Per-customer activity today

SELECT CUSTOMER,
       COUNT(*) AS REQUESTS,
       SUM(TOKENS_IN + TOKENS_OUT) AS TOTAL_TOKENS,
       SUM(COST_BASIS_USD) AS TOTAL_COST_USD,
       100.0 * SUM(CASE WHEN STATUS = 'success' THEN 1 ELSE 0 END) / COUNT(*) AS SUCCESS_PCT
  FROM K3SAI.USAGE_LOG
 WHERE LOGGED_AT >= CURRENT DATE
 GROUP BY CUSTOMER
 ORDER BY TOTAL_COST_USD DESC;

Active batches

SELECT BATCH_ID, STATUS, TOTAL_UNITS,
       PROCESSED_UNITS + FAILED_UNITS AS DONE,
       (PROCESSED_UNITS + FAILED_UNITS) * 100 / NULLIF(TOTAL_UNITS, 0) AS PCT,
       FAILED_UNITS,
       TIMESTAMPDIFF(2, CHAR(CURRENT_TIMESTAMP - STARTED_AT)) AS SECONDS_RUNNING
  FROM ACME_5DTA.AI_BATCH
 WHERE STATUS = 'running'
 ORDER BY STARTED_AT DESC;

(Repeat per customer library or use a UNION across customers.)

Cost burn rate

SELECT CUSTOMER, MODEL, PROVIDER,
       SUM(COST_BASIS_USD) AS COST_LAST_HOUR,
       COUNT(*) AS CALLS
  FROM K3SAI.USAGE_LOG
 WHERE LOGGED_AT >= CURRENT TIMESTAMP - 1 HOUR
   AND COST_BASIS_USD > 0
 GROUP BY CUSTOMER, MODEL, PROVIDER
 ORDER BY COST_LAST_HOUR DESC;

If a customer’s cost suddenly spikes 10x, that’s worth investigating. Probably a runaway batch or a bug in their AIPRE building enormous prompts.


Common failure modes

Workers all in DEQW, queue growing

PHP workers are blocked on the queue (waiting for messages), but the queue depth is growing (messages aren’t being received).

Possible causes:

  • Workers crashed and the subsystem hasn’t restarted them yet (rare; usually fast).
  • DB2 connection in PHP died and RECEIVE_DATA_QUEUE is failing silently. Check worker logs.
  • The RPG side is generating requests faster than PHP can process. Add workers.

Diagnostic:

SELECT JOB_NAME, JOB_STATUS, FUNCTION
  FROM TABLE(QSYS2.ACTIVE_JOB_INFO(SUBSYSTEM_LIST_FILTER => 'AIWRK'));

If all workers show DEQW QSQDQRCV, they’re healthy and waiting. Queue growing means demand exceeds capacity. If any show something else (MSGW, RUN with no progress), look at that job’s joblog.

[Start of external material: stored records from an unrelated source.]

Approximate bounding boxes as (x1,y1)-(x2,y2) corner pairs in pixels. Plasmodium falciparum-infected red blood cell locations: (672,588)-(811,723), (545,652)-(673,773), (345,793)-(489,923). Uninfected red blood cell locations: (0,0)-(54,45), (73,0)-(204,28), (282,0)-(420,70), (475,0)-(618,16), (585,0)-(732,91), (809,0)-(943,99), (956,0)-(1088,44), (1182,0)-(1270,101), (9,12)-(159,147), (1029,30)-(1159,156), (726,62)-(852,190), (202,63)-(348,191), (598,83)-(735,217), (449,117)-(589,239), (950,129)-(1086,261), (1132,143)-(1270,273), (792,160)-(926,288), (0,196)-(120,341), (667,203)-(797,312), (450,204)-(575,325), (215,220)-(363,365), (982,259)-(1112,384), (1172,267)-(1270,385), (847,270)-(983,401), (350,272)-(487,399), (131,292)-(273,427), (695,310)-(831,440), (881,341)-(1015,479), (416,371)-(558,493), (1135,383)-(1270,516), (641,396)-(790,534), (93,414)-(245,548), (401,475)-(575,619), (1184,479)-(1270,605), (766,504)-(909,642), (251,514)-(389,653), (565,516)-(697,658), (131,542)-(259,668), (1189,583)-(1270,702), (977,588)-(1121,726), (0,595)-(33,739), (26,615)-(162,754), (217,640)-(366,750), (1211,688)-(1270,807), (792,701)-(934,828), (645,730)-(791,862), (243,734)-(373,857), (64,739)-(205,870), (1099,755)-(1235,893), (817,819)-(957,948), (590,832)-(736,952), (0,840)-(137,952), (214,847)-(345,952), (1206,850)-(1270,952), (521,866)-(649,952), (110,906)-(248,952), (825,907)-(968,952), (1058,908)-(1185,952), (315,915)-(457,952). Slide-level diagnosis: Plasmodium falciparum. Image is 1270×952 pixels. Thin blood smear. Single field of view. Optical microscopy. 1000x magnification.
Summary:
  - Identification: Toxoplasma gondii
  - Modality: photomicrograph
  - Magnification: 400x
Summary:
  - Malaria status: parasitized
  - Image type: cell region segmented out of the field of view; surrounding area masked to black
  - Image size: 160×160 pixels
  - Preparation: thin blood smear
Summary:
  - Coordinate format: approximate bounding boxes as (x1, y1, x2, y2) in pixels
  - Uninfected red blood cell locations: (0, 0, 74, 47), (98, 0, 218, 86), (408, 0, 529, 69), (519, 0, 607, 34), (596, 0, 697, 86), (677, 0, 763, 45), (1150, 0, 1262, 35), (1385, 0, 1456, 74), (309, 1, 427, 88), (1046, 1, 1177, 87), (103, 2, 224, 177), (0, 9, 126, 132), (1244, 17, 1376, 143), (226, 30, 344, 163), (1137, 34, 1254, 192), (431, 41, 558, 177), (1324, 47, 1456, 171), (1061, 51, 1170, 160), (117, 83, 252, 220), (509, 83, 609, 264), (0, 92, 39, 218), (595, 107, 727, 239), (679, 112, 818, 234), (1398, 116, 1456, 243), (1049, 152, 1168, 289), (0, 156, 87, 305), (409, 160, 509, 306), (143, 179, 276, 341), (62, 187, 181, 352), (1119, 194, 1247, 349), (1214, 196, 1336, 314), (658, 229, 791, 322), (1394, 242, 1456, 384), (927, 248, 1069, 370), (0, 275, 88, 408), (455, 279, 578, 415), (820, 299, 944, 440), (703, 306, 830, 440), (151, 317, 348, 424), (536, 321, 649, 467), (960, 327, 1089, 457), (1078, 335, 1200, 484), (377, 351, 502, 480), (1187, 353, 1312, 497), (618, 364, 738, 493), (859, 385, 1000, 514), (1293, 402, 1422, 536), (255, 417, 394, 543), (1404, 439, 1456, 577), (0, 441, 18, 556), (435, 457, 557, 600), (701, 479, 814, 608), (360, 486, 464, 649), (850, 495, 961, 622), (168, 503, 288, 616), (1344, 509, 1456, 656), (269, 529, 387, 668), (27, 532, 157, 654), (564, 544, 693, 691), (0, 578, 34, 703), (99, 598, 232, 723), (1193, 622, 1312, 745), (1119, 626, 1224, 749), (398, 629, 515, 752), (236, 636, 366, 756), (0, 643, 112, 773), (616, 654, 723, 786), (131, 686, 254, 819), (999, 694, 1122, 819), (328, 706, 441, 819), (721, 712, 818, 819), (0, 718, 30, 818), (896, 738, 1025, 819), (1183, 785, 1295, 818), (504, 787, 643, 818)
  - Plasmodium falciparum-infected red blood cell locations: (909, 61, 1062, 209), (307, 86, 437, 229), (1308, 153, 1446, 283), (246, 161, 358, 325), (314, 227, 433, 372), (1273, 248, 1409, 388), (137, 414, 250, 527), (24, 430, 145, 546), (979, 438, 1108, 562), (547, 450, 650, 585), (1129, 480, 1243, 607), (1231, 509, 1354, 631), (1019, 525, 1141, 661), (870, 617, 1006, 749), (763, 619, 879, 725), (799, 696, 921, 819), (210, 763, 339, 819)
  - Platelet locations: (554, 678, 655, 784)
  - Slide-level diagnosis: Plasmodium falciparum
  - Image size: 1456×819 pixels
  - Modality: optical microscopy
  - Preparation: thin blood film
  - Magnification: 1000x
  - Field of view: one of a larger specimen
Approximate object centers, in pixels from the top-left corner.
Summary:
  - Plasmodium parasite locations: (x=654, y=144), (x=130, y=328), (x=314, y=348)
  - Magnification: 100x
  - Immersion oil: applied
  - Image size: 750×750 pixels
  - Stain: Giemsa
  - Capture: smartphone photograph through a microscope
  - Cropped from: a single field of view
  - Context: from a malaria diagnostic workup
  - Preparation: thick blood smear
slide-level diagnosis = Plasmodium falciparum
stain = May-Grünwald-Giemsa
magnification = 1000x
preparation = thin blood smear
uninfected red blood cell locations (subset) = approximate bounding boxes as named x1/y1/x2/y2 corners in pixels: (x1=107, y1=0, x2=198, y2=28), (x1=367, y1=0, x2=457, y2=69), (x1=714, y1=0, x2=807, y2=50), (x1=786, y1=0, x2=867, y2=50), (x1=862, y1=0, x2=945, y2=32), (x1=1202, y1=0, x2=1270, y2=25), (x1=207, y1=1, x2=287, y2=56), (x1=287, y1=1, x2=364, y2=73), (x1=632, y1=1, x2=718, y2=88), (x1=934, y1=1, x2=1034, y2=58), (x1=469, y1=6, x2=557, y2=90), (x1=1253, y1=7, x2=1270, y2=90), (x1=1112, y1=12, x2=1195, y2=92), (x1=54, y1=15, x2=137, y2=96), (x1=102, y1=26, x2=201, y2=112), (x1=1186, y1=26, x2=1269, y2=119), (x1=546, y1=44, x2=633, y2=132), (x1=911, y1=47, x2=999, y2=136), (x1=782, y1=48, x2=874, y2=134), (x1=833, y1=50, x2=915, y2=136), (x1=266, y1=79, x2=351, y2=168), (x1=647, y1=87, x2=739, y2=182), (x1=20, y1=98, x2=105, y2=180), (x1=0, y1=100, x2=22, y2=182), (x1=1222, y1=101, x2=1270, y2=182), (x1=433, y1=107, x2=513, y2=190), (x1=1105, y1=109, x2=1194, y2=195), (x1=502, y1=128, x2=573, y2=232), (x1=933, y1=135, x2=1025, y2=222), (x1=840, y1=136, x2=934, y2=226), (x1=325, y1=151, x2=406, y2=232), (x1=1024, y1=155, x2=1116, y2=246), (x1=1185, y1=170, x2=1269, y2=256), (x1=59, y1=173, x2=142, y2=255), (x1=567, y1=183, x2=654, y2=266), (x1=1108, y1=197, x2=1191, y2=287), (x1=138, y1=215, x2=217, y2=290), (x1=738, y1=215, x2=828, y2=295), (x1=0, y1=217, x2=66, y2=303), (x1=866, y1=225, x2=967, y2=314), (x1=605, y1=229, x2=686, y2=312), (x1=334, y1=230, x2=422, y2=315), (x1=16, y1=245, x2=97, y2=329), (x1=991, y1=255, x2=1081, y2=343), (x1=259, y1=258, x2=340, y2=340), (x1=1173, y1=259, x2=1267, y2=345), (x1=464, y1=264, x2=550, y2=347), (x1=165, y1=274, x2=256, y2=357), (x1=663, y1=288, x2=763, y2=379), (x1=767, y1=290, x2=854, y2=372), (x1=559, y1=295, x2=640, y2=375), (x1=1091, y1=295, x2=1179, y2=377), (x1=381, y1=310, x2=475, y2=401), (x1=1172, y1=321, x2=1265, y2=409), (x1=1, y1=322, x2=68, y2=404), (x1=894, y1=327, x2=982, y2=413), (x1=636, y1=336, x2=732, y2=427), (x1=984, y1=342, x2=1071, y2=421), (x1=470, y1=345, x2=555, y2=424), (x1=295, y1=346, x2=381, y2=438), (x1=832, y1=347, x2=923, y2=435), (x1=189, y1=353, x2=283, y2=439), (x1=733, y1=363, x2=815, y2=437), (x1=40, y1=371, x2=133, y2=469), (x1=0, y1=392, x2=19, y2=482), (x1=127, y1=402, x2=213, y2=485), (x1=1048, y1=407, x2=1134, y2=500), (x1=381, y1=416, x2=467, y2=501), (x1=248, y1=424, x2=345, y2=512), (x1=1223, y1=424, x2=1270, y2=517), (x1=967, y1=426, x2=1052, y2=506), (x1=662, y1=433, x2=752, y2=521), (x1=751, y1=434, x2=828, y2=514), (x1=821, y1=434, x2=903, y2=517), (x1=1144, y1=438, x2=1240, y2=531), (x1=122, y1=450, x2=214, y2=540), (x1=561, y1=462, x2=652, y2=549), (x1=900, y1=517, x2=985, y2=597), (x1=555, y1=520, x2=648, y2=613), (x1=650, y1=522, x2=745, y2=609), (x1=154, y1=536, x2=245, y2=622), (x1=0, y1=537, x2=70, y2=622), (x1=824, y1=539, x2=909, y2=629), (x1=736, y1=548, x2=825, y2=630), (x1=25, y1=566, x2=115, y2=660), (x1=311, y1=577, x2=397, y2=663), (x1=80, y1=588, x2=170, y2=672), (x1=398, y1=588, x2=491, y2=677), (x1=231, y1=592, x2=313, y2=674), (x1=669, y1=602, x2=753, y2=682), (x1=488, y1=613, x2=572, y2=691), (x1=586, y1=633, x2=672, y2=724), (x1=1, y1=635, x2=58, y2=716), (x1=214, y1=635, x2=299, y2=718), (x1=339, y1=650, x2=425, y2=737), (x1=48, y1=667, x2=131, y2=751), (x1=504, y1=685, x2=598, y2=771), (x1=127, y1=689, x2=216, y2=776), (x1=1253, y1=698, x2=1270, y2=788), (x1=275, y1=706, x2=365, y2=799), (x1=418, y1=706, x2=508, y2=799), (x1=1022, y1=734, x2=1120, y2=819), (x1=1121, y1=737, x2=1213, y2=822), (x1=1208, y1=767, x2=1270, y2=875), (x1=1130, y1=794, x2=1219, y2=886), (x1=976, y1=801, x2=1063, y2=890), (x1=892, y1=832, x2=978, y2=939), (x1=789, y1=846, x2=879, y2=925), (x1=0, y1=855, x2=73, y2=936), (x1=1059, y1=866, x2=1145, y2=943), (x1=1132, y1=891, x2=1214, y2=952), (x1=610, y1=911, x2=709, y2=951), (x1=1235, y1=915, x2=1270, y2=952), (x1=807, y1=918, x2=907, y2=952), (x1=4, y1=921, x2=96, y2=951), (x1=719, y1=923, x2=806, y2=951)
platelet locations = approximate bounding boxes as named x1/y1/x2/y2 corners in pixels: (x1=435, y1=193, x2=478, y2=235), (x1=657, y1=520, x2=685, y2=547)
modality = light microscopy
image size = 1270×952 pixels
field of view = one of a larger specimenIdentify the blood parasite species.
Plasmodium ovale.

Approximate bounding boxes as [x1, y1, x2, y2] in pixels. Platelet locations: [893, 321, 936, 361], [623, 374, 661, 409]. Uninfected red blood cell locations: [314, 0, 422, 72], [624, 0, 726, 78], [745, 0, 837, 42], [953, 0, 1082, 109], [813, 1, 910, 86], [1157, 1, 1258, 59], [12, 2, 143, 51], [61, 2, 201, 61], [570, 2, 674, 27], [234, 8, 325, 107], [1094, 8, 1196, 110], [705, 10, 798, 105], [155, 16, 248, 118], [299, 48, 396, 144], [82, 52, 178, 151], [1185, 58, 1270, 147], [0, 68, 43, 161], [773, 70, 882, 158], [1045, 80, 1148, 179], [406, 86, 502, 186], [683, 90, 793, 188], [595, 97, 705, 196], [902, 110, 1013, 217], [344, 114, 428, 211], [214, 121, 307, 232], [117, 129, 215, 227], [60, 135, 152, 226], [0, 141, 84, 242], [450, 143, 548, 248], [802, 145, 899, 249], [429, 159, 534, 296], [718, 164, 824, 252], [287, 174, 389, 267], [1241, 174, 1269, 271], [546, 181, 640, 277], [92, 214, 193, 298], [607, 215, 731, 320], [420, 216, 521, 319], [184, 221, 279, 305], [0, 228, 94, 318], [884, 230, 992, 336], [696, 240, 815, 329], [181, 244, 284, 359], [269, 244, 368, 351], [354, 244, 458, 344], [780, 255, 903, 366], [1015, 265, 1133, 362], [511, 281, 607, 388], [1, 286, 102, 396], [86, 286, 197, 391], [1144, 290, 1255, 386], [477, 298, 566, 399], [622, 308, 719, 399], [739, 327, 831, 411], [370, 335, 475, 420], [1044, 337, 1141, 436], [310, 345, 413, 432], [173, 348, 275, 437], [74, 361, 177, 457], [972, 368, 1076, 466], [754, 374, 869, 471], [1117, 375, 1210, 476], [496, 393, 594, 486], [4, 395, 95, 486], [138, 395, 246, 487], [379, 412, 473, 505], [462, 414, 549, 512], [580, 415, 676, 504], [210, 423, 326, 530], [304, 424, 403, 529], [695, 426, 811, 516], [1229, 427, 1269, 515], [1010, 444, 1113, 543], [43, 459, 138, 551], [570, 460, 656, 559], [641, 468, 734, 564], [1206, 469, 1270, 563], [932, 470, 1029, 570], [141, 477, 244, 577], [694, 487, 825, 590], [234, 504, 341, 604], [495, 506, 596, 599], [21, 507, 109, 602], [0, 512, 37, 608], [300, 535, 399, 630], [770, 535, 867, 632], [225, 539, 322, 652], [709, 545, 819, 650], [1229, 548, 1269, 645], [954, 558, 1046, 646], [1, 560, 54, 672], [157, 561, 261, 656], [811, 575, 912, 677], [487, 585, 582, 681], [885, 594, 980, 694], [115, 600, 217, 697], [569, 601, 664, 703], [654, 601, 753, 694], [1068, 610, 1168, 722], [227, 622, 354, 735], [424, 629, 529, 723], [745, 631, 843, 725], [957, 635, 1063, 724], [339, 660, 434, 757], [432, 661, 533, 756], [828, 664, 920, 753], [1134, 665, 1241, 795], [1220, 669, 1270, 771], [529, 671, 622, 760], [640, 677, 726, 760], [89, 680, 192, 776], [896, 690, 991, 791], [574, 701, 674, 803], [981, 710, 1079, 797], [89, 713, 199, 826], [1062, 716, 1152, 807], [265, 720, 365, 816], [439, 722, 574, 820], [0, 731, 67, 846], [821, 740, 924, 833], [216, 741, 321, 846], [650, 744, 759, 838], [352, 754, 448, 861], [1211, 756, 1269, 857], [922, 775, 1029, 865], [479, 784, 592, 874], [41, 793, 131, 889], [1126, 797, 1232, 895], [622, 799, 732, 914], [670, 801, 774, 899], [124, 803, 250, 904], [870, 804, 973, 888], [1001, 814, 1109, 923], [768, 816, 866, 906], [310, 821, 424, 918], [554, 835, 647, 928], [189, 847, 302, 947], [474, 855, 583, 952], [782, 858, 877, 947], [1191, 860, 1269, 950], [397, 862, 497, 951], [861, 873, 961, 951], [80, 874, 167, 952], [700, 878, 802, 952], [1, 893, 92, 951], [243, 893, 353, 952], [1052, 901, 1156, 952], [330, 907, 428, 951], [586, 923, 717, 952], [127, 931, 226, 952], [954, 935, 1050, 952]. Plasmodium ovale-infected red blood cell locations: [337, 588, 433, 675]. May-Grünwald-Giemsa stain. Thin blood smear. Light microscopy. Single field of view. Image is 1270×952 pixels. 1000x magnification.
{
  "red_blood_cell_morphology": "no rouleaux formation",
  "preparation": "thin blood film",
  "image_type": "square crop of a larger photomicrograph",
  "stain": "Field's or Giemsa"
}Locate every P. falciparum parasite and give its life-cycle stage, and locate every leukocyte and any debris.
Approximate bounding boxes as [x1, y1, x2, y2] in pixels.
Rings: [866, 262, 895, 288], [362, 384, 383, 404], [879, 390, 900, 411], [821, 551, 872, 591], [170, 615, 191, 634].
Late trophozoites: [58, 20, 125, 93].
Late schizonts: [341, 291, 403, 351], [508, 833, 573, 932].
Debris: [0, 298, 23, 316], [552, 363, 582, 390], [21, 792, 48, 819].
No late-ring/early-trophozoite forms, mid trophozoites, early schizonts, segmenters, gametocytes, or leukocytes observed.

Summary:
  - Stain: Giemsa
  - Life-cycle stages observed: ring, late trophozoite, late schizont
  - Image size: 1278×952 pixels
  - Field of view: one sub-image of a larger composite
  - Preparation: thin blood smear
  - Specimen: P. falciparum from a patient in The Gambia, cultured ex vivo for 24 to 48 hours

Workers all in RUN, never returning to DEQW

Workers are stuck mid-call. Possible causes:

  • AI provider is hung/very slow. Check provider status page.
  • Network outage between IBM i and provider. Try curl from QSH.
  • A bug in the worker is causing infinite loops or deadlocks.

Diagnostic: check worker stderr/joblog and the structured log file. Look for the most recent event: call_start without a matching event: call_complete.

If it’s a provider hang and you can’t wait it out: ENDSBS *IMMED and restart. In-flight requests are lost but new requests get served.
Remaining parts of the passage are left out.